While the issue may seem clear cut, it is not entirely so. Most child development specialists and psychologists make a distinction between “mild” corporal punishment (spanking with an open hand on the buttocks) and “harsh” corporal punishment (hitting on the head or extremities with a closed fist or object). The consensus is that “harsh” methods are bad, but there is some discussion about spanking.
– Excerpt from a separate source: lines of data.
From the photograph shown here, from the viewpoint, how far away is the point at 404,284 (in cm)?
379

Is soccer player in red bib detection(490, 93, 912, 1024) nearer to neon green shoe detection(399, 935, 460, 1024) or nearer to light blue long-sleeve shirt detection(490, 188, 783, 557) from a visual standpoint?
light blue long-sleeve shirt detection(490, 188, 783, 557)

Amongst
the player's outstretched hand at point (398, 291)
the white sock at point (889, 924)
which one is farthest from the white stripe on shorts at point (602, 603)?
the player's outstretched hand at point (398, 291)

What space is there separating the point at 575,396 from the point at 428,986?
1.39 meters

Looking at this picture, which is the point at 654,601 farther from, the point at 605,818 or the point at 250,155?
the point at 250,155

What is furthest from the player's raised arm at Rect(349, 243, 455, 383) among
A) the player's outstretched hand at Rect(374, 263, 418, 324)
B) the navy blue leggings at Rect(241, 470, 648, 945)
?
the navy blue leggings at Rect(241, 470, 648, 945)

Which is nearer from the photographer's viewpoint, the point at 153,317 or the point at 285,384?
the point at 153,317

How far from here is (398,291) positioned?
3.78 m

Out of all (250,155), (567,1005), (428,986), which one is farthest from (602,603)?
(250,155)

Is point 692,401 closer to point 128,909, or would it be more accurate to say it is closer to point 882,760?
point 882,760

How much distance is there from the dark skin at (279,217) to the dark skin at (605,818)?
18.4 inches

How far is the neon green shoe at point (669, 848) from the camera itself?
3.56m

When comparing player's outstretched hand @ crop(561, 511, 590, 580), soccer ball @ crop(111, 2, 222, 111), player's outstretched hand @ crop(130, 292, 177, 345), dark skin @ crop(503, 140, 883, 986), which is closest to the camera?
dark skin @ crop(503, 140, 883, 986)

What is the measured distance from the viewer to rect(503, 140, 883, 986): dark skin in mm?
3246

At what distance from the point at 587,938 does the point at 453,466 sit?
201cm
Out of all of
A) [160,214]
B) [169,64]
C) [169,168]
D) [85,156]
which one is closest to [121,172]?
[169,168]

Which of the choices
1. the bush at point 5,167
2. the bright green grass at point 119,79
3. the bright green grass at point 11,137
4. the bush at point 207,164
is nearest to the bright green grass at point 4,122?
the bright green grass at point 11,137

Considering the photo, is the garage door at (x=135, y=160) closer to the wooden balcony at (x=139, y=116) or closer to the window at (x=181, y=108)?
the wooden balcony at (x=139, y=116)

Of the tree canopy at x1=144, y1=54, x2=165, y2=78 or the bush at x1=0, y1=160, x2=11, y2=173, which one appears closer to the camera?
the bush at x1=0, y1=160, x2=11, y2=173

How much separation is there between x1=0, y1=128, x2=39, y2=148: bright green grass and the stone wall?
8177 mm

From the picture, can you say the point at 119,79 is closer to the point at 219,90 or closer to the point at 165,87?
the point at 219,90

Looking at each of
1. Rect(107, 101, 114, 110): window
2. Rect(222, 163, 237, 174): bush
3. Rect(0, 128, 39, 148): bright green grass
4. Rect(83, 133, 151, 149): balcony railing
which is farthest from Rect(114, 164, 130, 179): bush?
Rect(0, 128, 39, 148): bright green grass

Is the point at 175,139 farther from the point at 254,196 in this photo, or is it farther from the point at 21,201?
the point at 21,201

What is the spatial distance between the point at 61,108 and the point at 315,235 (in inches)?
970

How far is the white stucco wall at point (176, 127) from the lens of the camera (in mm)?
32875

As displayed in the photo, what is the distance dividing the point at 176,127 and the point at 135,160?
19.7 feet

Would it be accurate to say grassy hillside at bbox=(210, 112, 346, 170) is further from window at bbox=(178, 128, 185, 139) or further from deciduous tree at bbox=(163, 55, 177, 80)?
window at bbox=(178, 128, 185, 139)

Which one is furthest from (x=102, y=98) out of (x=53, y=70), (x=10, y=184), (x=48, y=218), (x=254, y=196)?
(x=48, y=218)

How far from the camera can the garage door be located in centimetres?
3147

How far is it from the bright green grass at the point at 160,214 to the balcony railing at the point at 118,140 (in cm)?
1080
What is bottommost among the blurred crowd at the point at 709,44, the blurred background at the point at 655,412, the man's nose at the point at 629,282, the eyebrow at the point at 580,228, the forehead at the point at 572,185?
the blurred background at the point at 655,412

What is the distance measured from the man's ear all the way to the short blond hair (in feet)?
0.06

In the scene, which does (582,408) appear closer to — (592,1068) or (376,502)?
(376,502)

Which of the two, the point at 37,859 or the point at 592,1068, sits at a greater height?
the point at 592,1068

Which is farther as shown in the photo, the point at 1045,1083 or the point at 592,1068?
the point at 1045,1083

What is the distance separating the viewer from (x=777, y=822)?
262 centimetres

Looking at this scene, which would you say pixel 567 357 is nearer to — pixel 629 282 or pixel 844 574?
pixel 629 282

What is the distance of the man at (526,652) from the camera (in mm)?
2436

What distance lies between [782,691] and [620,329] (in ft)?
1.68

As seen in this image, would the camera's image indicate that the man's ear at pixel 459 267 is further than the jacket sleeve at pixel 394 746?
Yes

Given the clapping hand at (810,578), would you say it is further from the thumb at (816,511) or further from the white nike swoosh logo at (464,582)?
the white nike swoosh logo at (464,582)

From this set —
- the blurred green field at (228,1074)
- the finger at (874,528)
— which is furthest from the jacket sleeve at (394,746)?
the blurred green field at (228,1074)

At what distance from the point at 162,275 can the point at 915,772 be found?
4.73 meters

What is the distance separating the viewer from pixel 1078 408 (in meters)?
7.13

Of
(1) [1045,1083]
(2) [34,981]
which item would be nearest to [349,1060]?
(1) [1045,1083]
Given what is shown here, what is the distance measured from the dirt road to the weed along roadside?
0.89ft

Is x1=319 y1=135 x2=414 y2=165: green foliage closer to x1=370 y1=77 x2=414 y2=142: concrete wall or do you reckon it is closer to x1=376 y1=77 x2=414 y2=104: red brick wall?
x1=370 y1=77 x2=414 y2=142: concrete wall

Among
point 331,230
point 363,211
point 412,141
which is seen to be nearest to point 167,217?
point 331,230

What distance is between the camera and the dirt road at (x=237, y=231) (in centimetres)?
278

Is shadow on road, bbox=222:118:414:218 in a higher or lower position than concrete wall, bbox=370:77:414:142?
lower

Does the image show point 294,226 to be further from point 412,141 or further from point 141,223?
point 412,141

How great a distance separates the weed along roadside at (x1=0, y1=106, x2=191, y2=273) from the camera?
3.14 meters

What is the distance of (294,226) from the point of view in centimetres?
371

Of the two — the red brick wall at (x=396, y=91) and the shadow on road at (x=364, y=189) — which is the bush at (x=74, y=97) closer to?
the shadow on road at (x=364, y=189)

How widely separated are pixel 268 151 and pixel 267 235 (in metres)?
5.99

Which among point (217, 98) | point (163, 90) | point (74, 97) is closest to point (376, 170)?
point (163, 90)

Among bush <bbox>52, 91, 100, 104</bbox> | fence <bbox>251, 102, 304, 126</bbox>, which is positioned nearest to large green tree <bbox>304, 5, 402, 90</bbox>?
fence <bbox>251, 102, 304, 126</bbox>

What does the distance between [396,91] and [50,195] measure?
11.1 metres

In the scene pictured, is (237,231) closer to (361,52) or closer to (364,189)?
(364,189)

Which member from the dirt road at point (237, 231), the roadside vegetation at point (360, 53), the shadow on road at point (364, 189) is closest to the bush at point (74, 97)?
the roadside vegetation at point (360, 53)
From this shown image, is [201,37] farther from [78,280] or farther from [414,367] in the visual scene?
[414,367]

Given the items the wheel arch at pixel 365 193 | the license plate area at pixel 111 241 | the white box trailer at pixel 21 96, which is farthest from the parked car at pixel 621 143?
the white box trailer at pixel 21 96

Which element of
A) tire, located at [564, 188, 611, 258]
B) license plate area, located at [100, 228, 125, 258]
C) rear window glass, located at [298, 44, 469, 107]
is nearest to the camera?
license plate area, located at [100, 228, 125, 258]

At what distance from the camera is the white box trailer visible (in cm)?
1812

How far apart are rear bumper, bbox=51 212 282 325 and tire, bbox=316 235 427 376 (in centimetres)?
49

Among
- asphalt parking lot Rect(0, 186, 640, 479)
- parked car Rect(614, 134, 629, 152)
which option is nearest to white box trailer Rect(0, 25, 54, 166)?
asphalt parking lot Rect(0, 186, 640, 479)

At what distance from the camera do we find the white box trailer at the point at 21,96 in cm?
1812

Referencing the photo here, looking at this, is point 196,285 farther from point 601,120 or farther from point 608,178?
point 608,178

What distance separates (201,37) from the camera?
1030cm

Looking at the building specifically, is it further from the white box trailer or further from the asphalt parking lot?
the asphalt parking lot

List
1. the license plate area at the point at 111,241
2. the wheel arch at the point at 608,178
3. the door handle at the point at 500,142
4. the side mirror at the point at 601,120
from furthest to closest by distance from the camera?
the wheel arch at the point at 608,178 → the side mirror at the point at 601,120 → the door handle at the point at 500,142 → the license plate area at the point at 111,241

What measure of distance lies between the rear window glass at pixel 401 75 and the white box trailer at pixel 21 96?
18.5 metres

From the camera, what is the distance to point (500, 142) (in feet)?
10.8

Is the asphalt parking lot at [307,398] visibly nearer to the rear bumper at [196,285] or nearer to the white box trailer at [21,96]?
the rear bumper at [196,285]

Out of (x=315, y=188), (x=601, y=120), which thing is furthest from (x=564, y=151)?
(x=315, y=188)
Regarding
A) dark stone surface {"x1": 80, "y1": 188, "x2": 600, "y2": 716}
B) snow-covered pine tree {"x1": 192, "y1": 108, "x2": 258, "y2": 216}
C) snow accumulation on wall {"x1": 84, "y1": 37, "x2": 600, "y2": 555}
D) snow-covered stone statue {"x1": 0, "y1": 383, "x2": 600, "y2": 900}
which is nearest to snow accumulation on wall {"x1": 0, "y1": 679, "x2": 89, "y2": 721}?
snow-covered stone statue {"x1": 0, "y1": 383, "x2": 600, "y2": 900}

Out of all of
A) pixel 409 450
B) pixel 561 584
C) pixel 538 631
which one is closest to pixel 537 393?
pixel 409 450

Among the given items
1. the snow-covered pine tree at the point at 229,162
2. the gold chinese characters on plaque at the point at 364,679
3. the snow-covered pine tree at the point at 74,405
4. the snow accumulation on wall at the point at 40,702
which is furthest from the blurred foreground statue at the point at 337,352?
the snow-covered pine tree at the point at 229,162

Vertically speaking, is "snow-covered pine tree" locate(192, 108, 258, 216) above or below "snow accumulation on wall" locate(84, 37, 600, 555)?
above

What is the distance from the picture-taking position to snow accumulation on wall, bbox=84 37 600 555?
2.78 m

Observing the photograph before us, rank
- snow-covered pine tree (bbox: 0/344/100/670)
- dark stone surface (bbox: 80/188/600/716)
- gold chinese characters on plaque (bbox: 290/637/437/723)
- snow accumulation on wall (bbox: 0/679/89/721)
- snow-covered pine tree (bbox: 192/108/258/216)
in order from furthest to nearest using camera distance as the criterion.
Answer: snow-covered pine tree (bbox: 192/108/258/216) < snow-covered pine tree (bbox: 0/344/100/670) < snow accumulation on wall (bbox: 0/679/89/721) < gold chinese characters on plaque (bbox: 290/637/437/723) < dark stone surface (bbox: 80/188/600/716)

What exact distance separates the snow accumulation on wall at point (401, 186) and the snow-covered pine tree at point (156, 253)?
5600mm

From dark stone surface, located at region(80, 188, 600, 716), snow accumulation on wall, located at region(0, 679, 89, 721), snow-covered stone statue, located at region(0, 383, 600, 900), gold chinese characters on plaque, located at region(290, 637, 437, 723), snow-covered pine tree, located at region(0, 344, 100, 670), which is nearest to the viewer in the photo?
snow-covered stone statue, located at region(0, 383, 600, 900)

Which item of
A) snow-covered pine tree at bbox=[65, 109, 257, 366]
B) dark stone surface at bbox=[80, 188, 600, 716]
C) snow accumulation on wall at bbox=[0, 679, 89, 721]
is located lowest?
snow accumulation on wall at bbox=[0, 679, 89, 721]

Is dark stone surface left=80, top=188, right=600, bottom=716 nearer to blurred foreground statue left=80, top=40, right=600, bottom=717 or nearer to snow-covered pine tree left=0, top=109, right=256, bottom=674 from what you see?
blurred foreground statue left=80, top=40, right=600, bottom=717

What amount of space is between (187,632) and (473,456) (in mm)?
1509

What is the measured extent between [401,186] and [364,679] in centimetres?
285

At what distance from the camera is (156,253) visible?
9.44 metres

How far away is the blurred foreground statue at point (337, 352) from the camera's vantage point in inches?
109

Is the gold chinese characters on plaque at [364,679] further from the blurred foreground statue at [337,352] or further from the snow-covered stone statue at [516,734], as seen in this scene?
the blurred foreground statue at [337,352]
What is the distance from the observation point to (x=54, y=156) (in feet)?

Moreover, it is relatively straightforward to establish associations between corporal punishment and a variety of outcomes, including elevated rates of mental health problems and aggression in adolescence and adulthood. However, establishing causal effects is substantially more complicated. Many papers use cross-sectional surveys that ask adults about current behaviors and outcomes, as well as about the incidence of various forms of corporal punishment in childhood (Afifi and others 2012, among many others). Other papers use longitudinal data that links the incidence of corporal punishment in childhood with learning or socio-emotional outcomes later on (Berlin and others 2009, among many others). Many of these studies show that children who have been corporally punished have worse learning outcomes thereafter, have a higher incidence of mental health problems, and are more likely to be involved in criminal activity in adolescence and adulthood (see Gershoff 2002 for a meta-analysis of available studies).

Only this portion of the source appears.